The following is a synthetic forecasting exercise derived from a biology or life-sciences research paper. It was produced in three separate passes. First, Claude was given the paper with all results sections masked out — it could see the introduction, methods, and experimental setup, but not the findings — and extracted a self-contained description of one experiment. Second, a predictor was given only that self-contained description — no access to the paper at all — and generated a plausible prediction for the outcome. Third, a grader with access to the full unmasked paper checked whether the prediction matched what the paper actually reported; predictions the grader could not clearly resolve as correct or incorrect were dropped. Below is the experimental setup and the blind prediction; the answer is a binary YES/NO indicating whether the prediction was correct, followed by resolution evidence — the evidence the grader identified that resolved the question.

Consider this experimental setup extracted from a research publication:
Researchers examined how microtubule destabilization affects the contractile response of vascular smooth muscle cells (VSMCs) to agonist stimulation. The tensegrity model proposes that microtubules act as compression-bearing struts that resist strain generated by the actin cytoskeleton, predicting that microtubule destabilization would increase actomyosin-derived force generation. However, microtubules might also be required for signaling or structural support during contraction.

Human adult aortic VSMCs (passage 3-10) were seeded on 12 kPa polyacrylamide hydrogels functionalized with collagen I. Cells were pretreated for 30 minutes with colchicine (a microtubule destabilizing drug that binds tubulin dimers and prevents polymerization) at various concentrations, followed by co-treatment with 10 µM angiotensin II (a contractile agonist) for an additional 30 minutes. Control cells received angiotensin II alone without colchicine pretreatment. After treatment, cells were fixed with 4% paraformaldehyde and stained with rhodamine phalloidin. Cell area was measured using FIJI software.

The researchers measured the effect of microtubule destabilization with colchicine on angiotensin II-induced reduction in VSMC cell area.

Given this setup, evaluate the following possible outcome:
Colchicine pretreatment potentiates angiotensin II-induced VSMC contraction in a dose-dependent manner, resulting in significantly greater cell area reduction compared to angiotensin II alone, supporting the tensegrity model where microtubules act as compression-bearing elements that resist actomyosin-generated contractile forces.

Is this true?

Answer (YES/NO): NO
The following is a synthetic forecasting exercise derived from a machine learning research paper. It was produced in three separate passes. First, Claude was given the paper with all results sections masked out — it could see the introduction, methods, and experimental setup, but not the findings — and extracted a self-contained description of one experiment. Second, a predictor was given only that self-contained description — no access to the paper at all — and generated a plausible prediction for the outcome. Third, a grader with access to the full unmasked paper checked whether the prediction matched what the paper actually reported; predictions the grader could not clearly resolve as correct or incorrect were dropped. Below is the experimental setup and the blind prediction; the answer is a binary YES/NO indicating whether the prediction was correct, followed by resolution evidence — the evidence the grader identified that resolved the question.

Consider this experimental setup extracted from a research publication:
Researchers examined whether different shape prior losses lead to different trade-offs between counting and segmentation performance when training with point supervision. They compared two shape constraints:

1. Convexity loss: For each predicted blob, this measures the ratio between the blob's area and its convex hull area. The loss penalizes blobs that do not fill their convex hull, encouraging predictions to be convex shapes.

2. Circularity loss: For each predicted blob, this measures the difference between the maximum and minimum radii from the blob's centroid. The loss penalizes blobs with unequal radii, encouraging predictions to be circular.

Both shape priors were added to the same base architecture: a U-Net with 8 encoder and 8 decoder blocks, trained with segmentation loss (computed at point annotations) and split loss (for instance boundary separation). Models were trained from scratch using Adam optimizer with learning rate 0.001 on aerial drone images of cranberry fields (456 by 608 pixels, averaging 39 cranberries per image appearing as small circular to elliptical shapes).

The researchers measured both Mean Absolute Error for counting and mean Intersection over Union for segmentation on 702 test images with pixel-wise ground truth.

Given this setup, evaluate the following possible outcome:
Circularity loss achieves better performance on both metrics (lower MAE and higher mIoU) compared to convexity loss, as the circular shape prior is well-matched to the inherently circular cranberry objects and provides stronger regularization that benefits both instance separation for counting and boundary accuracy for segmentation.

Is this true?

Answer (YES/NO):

§ Instructions for the task: Each line of the listing is to be repeated without alteration.

§ Task output:
The following is a synthetic forecasting exercise derived from a biology or life-sciences research paper. It was produced in three separate passes. First, Claude was given the paper with all results sections masked out — it could see the introduction, methods, and experimental setup, but not the findings — and extracted a self-contained description of one experiment. Second, a predictor was given only that self-contained description — no access to the paper at all — and generated a plausible prediction for the outcome. Third, a grader with access to the full unmasked paper checked whether the prediction matched what the paper actually reported; predictions the grader could not clearly resolve as correct or incorrect were dropped. Below is the experimental setup and the blind prediction; the answer is a binary YES/NO indicating whether the prediction was correct, followed by resolution evidence — the evidence the grader identified that resolved the question.

Consider this experimental setup extracted from a research publication:
Researchers examined how microtubule destabilization affects the contractile response of vascular smooth muscle cells (VSMCs) to agonist stimulation. The tensegrity model proposes that microtubules act as compression-bearing struts that resist strain generated by the actin cytoskeleton, predicting that microtubule destabilization would increase actomyosin-derived force generation. However, microtubules might also be required for signaling or structural support during contraction.

Human adult aortic VSMCs (passage 3-10) were seeded on 12 kPa polyacrylamide hydrogels functionalized with collagen I. Cells were pretreated for 30 minutes with colchicine (a microtubule destabilizing drug that binds tubulin dimers and prevents polymerization) at various concentrations, followed by co-treatment with 10 µM angiotensin II (a contractile agonist) for an additional 30 minutes. Control cells received angiotensin II alone without colchicine pretreatment. After treatment, cells were fixed with 4% paraformaldehyde and stained with rhodamine phalloidin. Cell area was measured using FIJI software.

The researchers measured the effect of microtubule destabilization with colchicine on angiotensin II-induced reduction in VSMC cell area.

Given this setup, evaluate the following possible outcome:
Colchicine pretreatment potentiates angiotensin II-induced VSMC contraction in a dose-dependent manner, resulting in significantly greater cell area reduction compared to angiotensin II alone, supporting the tensegrity model where microtubules act as compression-bearing elements that resist actomyosin-generated contractile forces.

Is this true?

Answer (YES/NO): NO
The following is a synthetic forecasting exercise derived from a machine learning research paper. It was produced in three separate passes. First, Claude was given the paper with all results sections masked out — it could see the introduction, methods, and experimental setup, but not the findings — and extracted a self-contained description of one experiment. Second, a predictor was given only that self-contained description — no access to the paper at all — and generated a plausible prediction for the outcome. Third, a grader with access to the full unmasked paper checked whether the prediction matched what the paper actually reported; predictions the grader could not clearly resolve as correct or incorrect were dropped. Below is the experimental setup and the blind prediction; the answer is a binary YES/NO indicating whether the prediction was correct, followed by resolution evidence — the evidence the grader identified that resolved the question.

Consider this experimental setup extracted from a research publication:
Researchers examined whether different shape prior losses lead to different trade-offs between counting and segmentation performance when training with point supervision. They compared two shape constraints:

1. Convexity loss: For each predicted blob, this measures the ratio between the blob's area and its convex hull area. The loss penalizes blobs that do not fill their convex hull, encouraging predictions to be convex shapes.

2. Circularity loss: For each predicted blob, this measures the difference between the maximum and minimum radii from the blob's centroid. The loss penalizes blobs with unequal radii, encouraging predictions to be circular.

Both shape priors were added to the same base architecture: a U-Net with 8 encoder and 8 decoder blocks, trained with segmentation loss (computed at point annotations) and split loss (for instance boundary separation). Models were trained from scratch using Adam optimizer with learning rate 0.001 on aerial drone images of cranberry fields (456 by 608 pixels, averaging 39 cranberries per image appearing as small circular to elliptical shapes).

The researchers measured both Mean Absolute Error for counting and mean Intersection over Union for segmentation on 702 test images with pixel-wise ground truth.

Given this setup, evaluate the following possible outcome:
Circularity loss achieves better performance on both metrics (lower MAE and higher mIoU) compared to convexity loss, as the circular shape prior is well-matched to the inherently circular cranberry objects and provides stronger regularization that benefits both instance separation for counting and boundary accuracy for segmentation.

Is this true?

Answer (YES/NO):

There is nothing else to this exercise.